Subsea boost pumps and long-distance power and communication capabilities have enabled Chevron to execute longer tiebacks in the deepwater US Gulf, allowing the company to extend its reach and further leverage existing infrastructure, Jay Johnson, Executive Vice President Upstream Chevron, said during the company’s 2018 Security Analysts Meeting, held on 6 March in New York.
“We’re lowering our cost in deepwater through efficiency, technology and standardization,” Mr Johnson said. As a result of this strategy, Chevron has reduced its well completion time in the US Gulf by more than 40% since 2014.
For future developments, all-electric subsea infrastructure and self-managing wells are field development solutions that are being considered.
“Operators are looking at how to handle more demanding operations with fewer people handling equipment – not only reducing HSE risks but also the cost of flying workers to and from offshore platforms,” Jim Sessions, Vice President of Sales and Commercial for the Completions and Well Intervention product line at Baker Hughes, a GE company (BHGE), said. Further, improvements in streaming video and audio capabilities will allow subject matter experts to consult from central onshore facilities and monitor platforms, according to Mr Sessions.

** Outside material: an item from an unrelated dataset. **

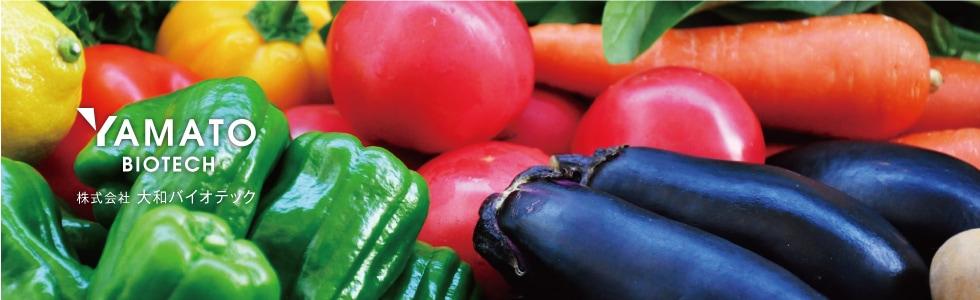 大和の国奈良県曽爾村の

However, additional development of subsea technologies – specifically the creation of low-cost, robust seabed generators and transformers for the separation of oil and water – is needed before subsea factories will become more widespread.
“Due to cost, full subsea processing field development will only be conducted on select offshore fields,” Mr Martinsen said. “As oil prices recover, operators will start to think in terms of those lines and develop that business case better.”

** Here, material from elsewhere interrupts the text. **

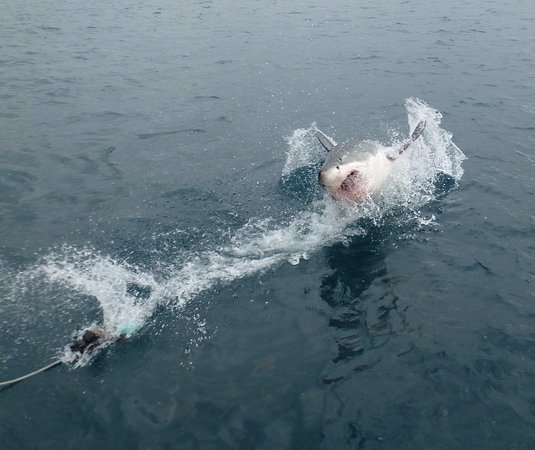 White Shark Africa: Here it comes!!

Rystad expects to see more conventional subsea developments taking place over the next five years, such as wells tied back to floating production storage and offloading vessels.
Pure subsea tiebacks are more lucrative for operators because their investment can be recouped within five years, as opposed to a decade for traditional offshore field development. Subsea projects can also better compete financially with the short cycle times of onshore shale developments.
Within the next five to seven years, the industry will most likely look to pure subsea factories – as long as oil prices are high enough to support them.
“If they succeed on that, that would unlock Arctic subsea development because they won’t have surface exposure to icebergs,” Mr Martinsen said. Rystad estimates that oil would need to remain around the $70/bbl mark to make these sorts of unconventionals attractive.
Forming Electric Subsea Well Completions
BHGE has focused on subsea completions technologies that lower lifting costs for wells in higher-pressure, higher-temperature reservoirs. They aim to make field development projects economic at lower oil prices and will ultimately come together to form electric subsea well completions. However, these technologies won’t be deployable until after 2019, Mr Sessions said.
“The intent is you can take not just a well but a field, and you can pull in data to monitor the field’s health,” Mr Sessions said. “Production versus injector wells can be monitored, production in different parts of the field regulated and well zones closed off or opened up. What you have is field optimization without any intervention.”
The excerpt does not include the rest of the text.